Segundo a socióloga Carolina Grillo, professora na Universidade Federal Fluminense e especialista em facções criminosas, o grande risco dessa dinâmica é mobilizar ainda mais o crime organizado. Ela lembra que esses grupos surgiram justamente das lutas por condições mais dignas na prisão. É o caso do PCC, forjado nos idos do massacre do Carandiru. “Como o Estado não segue as próprias leis, é preciso certa flexibilidade nas negociações”, explica. O cumprimento estrito de protocolos, em vez de evitar as rebeliões, diz, aumenta o risco de mobilizar a massa carcerária. “Achar que uma empresa vai contratar funcionários aleatoriamente, e que esses funcionários vão impedir os presos de se matar, é complicado.” 

“Muita gente acha que o presídio privatizado não tem rebelião. Tem e vai ter. Quanto mais disciplinada e controlada uma unidade, mais chance de rebeliões. As unidades de cogestão, de um modo geral, têm um controle de acesso mais rigoroso”, opina Odair Conceição, presidente da Reviver, empresa que administra a cadeia de Eunápolis e outras nove unidades prisionais privatizadas em todo o Brasil. Há dois meses, a empresa assumiu a cogestão das quatro unidades do Complexo Anísio Jobim, outrora chefiadas pela Umanizzare. A solução, defende ele, é educar os funcionários para os riscos e vulnerabilidades da cadeia. Os monitores de ressocialização da Reviver passam por curso de formação cuja carga horária varia de 40 a 160 horas. É bem menos que na gestão pública. Em São Paulo, os agente penitenciários concursados têm ao menos 400 horas de treinamento.

Especialistas temem ainda que a privatização abra caminho para um inchaço ainda maior da já superlotada máquina carcerária. Os defensores do modelo privado discordam. “A SAP só faz custódia, não participa de processo de prisão”, diz o coronel Nivaldo Restivo, chefe da Secretaria de Estado Penitenciária de São Paulo. Conceição defende que o modelo privado estimula o desencarceramento. “Eu tenho mais de 70% de presos que estudam, mais de 45% que trabalham. Quem critica esse modelo tem plano de saúde privado, paga escola particular…”

A experiência internacional mostra, porém, um cenário diferente.
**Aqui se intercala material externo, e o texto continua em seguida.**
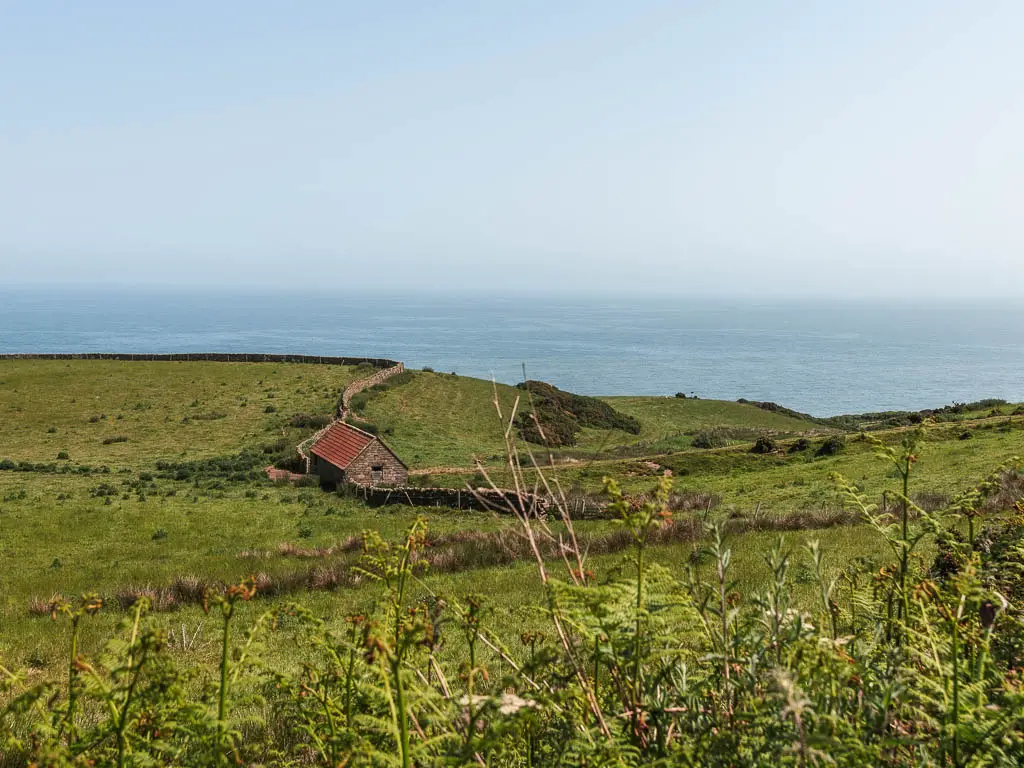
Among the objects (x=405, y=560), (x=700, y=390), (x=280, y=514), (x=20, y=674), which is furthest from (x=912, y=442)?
(x=700, y=390)

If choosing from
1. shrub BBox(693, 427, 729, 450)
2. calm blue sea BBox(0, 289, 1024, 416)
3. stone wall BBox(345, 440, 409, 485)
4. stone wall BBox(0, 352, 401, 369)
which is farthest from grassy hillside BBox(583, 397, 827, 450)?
calm blue sea BBox(0, 289, 1024, 416)

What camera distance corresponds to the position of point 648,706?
2.15 metres

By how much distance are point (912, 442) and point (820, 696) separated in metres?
0.94

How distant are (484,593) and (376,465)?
21510mm

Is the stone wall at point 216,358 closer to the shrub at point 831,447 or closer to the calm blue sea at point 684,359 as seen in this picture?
the calm blue sea at point 684,359

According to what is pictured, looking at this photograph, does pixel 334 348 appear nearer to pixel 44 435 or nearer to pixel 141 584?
pixel 44 435

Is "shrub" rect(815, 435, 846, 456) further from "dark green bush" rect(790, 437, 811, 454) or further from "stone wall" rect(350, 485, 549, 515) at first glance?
"stone wall" rect(350, 485, 549, 515)

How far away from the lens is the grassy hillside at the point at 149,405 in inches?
1654

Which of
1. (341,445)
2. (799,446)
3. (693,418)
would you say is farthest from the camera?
(693,418)

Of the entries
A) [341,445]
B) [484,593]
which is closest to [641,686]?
[484,593]

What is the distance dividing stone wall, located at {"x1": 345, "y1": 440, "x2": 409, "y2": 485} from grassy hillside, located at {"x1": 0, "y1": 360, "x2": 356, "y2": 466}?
11.7 metres

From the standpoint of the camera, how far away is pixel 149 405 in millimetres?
50562

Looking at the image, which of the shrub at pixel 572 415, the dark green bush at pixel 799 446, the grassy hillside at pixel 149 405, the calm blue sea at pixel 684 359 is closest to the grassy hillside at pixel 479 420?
the shrub at pixel 572 415

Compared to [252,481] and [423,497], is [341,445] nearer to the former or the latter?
[252,481]
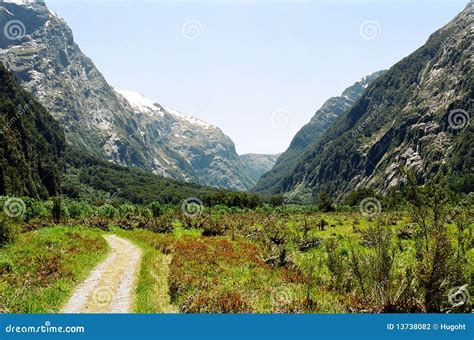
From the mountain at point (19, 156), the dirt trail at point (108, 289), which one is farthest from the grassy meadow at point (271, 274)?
the mountain at point (19, 156)

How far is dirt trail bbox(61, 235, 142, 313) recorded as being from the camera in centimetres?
1554

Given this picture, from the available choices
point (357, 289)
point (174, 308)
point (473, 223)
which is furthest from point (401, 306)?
point (473, 223)

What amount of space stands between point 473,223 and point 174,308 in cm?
3562

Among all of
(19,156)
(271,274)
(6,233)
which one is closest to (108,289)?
(271,274)

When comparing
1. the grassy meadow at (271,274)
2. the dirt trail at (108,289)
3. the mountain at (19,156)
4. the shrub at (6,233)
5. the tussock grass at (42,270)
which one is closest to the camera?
the grassy meadow at (271,274)

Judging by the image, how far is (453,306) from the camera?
1288 cm

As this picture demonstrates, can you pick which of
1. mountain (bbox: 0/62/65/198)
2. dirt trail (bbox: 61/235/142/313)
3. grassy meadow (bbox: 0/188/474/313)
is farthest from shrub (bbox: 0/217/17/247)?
mountain (bbox: 0/62/65/198)

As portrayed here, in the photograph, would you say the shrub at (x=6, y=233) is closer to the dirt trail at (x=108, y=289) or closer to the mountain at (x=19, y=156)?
the dirt trail at (x=108, y=289)

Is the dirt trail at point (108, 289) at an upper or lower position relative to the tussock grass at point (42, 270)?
lower

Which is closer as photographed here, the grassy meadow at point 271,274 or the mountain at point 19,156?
the grassy meadow at point 271,274

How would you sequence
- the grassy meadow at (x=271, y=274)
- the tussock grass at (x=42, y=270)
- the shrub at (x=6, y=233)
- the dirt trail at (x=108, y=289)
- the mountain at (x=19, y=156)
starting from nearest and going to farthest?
the grassy meadow at (x=271, y=274), the tussock grass at (x=42, y=270), the dirt trail at (x=108, y=289), the shrub at (x=6, y=233), the mountain at (x=19, y=156)

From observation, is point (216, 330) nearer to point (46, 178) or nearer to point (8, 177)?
point (8, 177)

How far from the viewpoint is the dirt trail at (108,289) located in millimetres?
15537

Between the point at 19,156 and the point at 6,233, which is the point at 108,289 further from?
the point at 19,156
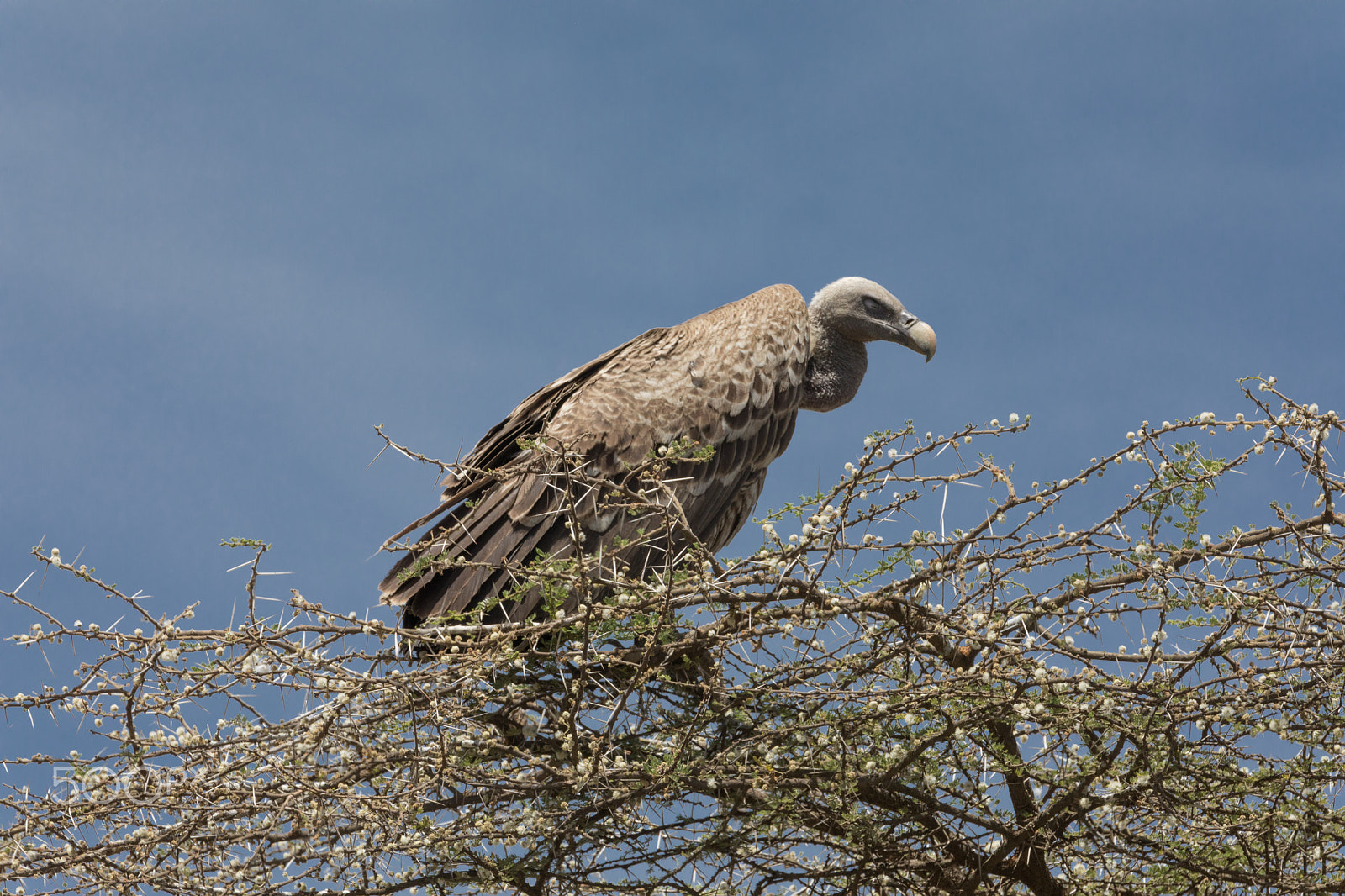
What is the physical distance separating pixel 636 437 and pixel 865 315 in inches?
108

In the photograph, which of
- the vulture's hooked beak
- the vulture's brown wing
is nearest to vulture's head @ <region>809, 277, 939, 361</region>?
the vulture's hooked beak

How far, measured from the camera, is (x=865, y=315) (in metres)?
8.48

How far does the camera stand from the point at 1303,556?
4.30 metres

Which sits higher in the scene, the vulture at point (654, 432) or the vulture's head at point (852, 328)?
the vulture's head at point (852, 328)

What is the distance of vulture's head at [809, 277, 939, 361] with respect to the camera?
8469 mm

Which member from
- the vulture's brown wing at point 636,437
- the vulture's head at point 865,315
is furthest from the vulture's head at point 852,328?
the vulture's brown wing at point 636,437

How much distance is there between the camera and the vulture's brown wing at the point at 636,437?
215 inches

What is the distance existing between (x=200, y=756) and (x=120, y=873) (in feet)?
1.74

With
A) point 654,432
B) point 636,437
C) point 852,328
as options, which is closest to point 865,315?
point 852,328

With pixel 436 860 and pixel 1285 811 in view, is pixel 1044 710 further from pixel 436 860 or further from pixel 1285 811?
pixel 436 860

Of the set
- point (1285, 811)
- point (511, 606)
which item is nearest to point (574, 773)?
point (511, 606)

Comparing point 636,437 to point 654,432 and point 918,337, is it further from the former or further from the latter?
point 918,337

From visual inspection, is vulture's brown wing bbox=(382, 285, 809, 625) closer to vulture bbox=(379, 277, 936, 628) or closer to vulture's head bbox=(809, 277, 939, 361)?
vulture bbox=(379, 277, 936, 628)

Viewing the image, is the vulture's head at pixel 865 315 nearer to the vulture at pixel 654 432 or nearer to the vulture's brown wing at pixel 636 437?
the vulture at pixel 654 432
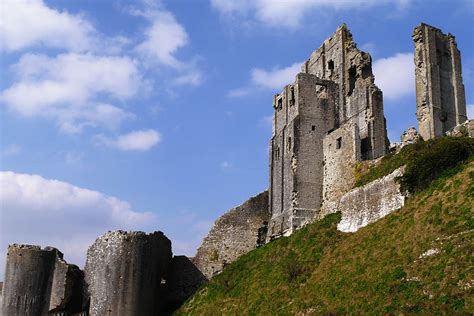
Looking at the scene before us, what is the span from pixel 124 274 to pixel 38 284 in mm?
4666

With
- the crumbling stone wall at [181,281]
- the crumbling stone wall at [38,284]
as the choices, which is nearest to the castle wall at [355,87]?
the crumbling stone wall at [181,281]

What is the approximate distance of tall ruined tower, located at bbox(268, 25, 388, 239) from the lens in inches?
1565

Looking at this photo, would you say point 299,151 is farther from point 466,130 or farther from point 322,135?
point 466,130

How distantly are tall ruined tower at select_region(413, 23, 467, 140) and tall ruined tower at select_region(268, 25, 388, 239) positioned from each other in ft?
8.75

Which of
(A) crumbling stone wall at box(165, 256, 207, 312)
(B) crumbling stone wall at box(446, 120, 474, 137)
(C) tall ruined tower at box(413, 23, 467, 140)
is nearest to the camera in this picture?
(B) crumbling stone wall at box(446, 120, 474, 137)

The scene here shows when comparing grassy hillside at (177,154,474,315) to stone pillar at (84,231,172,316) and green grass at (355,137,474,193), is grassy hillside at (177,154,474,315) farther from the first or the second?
stone pillar at (84,231,172,316)

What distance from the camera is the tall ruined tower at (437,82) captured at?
4106 cm

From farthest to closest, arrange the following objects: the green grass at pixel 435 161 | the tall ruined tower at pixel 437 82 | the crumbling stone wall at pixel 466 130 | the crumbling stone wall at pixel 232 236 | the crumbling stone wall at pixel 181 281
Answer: the tall ruined tower at pixel 437 82 → the crumbling stone wall at pixel 232 236 → the crumbling stone wall at pixel 181 281 → the crumbling stone wall at pixel 466 130 → the green grass at pixel 435 161

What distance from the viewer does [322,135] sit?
42.3m

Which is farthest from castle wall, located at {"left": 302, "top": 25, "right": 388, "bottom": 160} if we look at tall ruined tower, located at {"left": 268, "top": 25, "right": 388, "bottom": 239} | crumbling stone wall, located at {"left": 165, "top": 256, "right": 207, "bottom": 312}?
crumbling stone wall, located at {"left": 165, "top": 256, "right": 207, "bottom": 312}

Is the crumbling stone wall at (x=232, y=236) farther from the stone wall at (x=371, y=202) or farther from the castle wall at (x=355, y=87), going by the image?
the stone wall at (x=371, y=202)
Nos Estados Unidos, onde o complexo penal-industrial se transformou em uma indústria que movimenta 5 bilhões de dólares por ano, um juiz da Pensilvânia foi condenado a 28 anos de prisão por trocar vidas por dinheiro. Mark Ciavarella admitiu ter recebido suborno de centros de detenção para aplicar penas mais duras a jovens infratores. Apesar das denúncias de maus-tratos, corrupção, e mesmo após ações do governo Obama para frear a taxa de encarcerados, as prisões privadas continuam a registrar lucros fantásticos, agora abastecidas pela imigração. Dois anos atrás, 71% dos imigrantes detidos encontravam-se em presídios com fins lucrativos, segundo dados do Centro de Justiça Nacional de Imigração.

O Brasil tem hoje 700 mil presos para 423 mil vagas. Destes, um terço está em São Paulo. Cresce também a velocidade dos encarceramentos. Apenas nesse primeiro semestre, foram 5,1 mil encarcerados no estado mais rico da federação, 10% a mais do que o total de novos detentos do ano passado. Acadêmicos, empresários e trabalhadores concordam que a solução para a crise carcerária passa por desentulhar as cadeias. Desde 2017, o risco de ser morto atrás das grades passou a ser 42% maior do que fora delas. Esse aumento se deu principalmente no Norte e no Nordeste, a mais nova praça da guerra entre facções criminosas no Brasil. Dos 62 mortos em Altamira, 26 estavam presos provisoriamente, à espera de julgamento. Lucrativa ou não, a fábrica de párias precisa mudar.